Yes, it's already supported in the FPGA version if you craft your own PCIe packets right now as an example. On the USB3380 it's just not coded like that in PCILeech, it's not a limitation in the hardware.

But why? all page protection that I know of that may render memory unreadable is working on at least a 4kB granularity. The only use I really see for allowing reads less than 4kB is if you wish to read some memory mapped hardware register that only allows DWORD (4 byte) reads or something like that.

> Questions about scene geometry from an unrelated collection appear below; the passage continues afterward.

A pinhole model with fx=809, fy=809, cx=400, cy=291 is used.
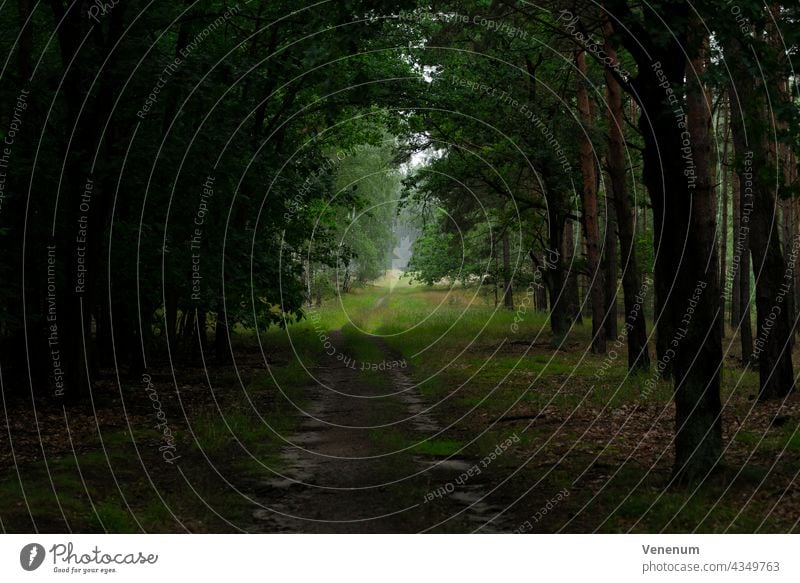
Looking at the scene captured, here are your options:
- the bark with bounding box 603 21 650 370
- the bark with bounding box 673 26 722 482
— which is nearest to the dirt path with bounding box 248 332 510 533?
the bark with bounding box 673 26 722 482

Otherwise why just not read the full 4kB and then extract the byte you are looking for?

[Zibux]

Because of speed. If i am reading useless bytes it will decrease speed that i can read ? Its nice to see FPGA support i will most probably buy the hardware in near future.

[ufrisk]

The real killer with regards to speed is latency though. Especially if doing multiple very small reads. Reading single bytes (or DWORDs/4-bytes) from a page isn't going to speed up things much since you'll have to do a ton of reads instead of just one big read for a MB or so. At least for the USB3380. For the FPGA it's a different story though. You could look into this yourself by modifying the code in the right places. PCILeech is open source :)

[Zibux]

When im reading memory from pcileech, addresses are in different location then they would be when im reading memory from pc right ? Is there any way to find same location or offset to memory?

[ufrisk]

Yes, if you have a physical memory dump from PCILeech you may use volatility as an example.

[Zibux]

Is there any function in pcileech that would return real memory location? I have problem with pointers if i read pointer it will point to real memory address not the dump one. I will check out volatility thanks!